Mürekkebin sonuna kadar doluydu
Boşa harcayanlara üstünlük taslarcasına
Rengi de koyu siyahtı
Bütün zehrin üstünü kapatmak istercesine
Benimse siyahımdan oluşan açıklığım vardı
Senin aksine, olmayan hüsranları kendime çekmezdim
Yıkılmış pencerenin altında hayattaydım
Kuş vardı bir tane
Tüyleri kendince esintiye meydan okuyan
Halbu ki, bir esinti aciz kuşu götürmeye yetmez mi?

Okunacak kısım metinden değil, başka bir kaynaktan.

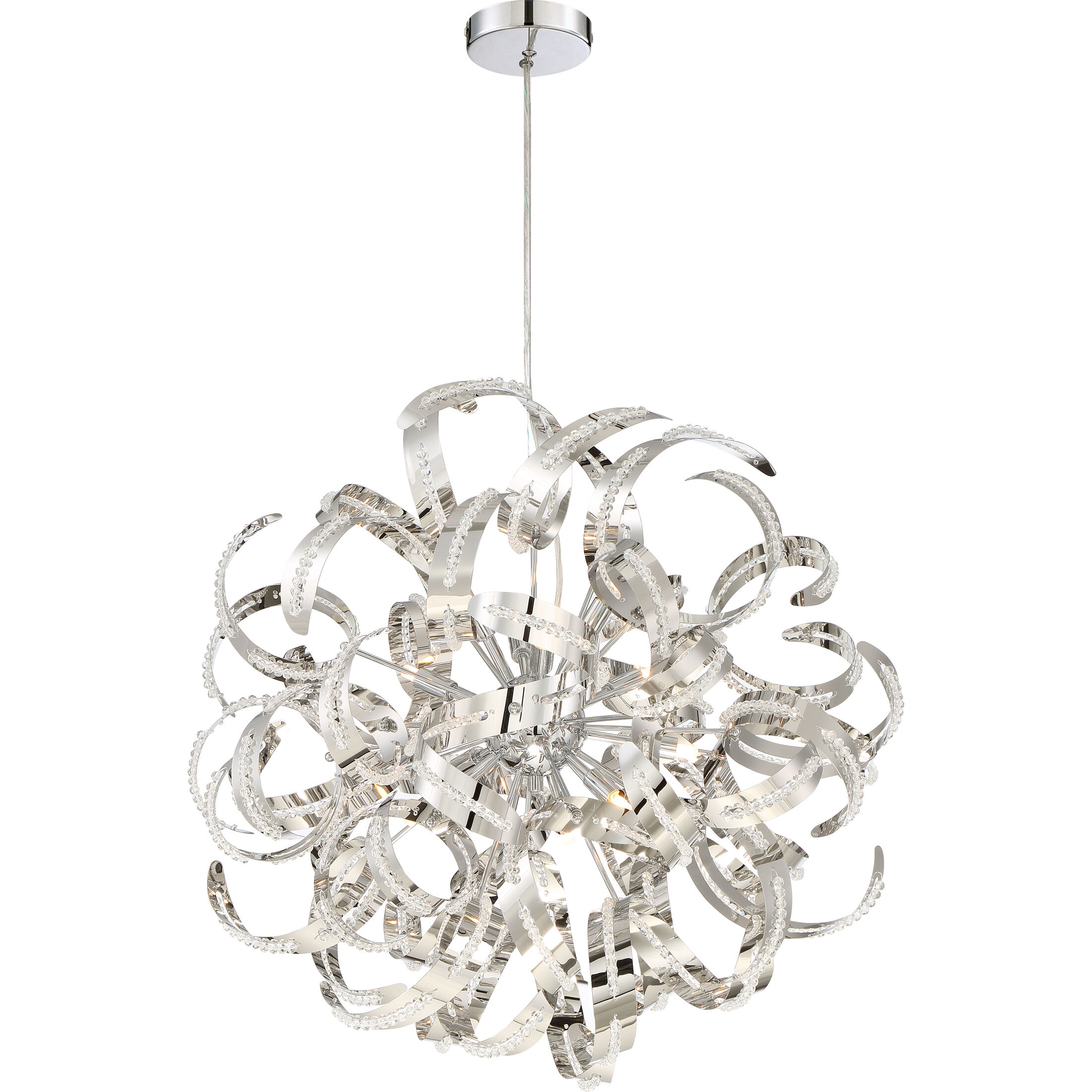 Ribbons 12 Light 23 inch Crystal Chrome Foyer Piece Ceiling Light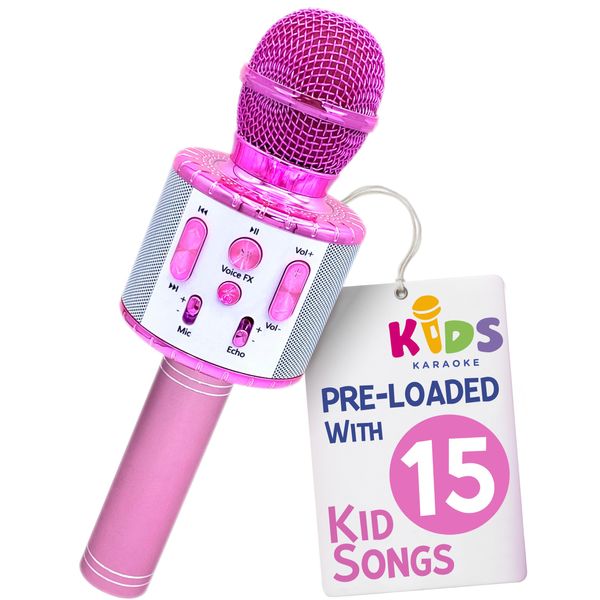 Move2Play, Kids Karaoke Microphone | Includes Bluetooth & 15 Pre-Loaded Nursery Rhymes | Birthday Gift for Girls, Boys & Toddlers | Girls Toy Ages 2, 3, 4-5, 6+ Years Old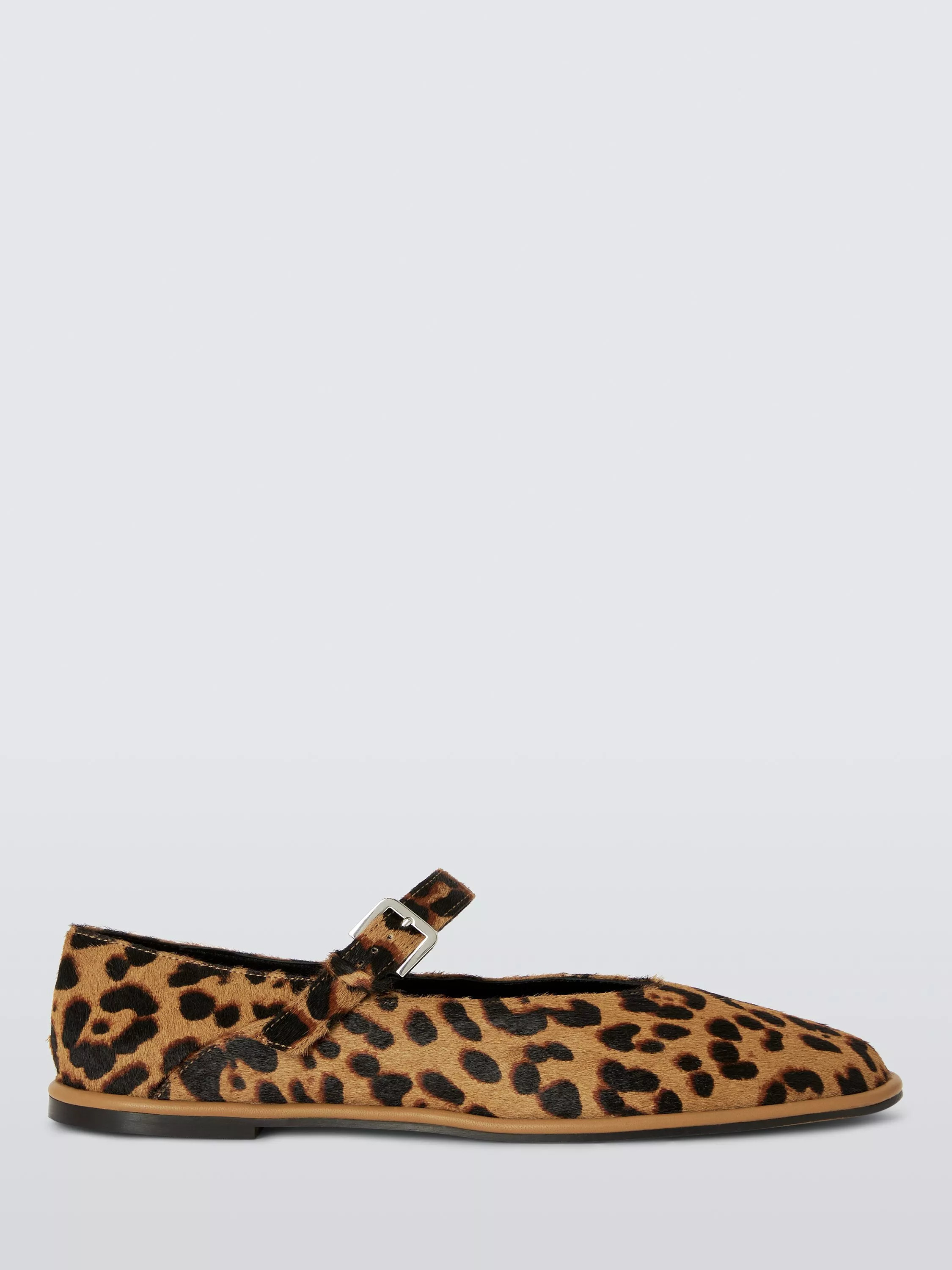 John Lewis Hettie Suede Round Toe High Cut Mary Jane Ballerina Pumps, Tan/Multi | John Lewis (UK)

Hayatta kalanlar cemiyetiydi bizimkisi
Sizin tarafa aslında ben hiç ulaşmadım
Kırmızı uyarı dolu kapı olarak kaldıydı
Farkı açıma yakaladım o an
Açımı pencerene sığdıramadım
Acımı evine sığdıramadım
Zira bana yeterdi o siyahlık
Zira sana yetmezdi o karanlık
Sen hüzün nedir bilir miydin?
Doğduğun kişi misin ki sen?
Kimsin sen?
Avucundaki çizgilere sığınmış kadın mı?
Nefretine saldıran küçük kız mı?
Ben, hâlâ yıkılmayan o köprü
Sen, acizlikle başını eğmiş kötürüm kişi
Bu da bizim hastanemizden çıkış haritamız.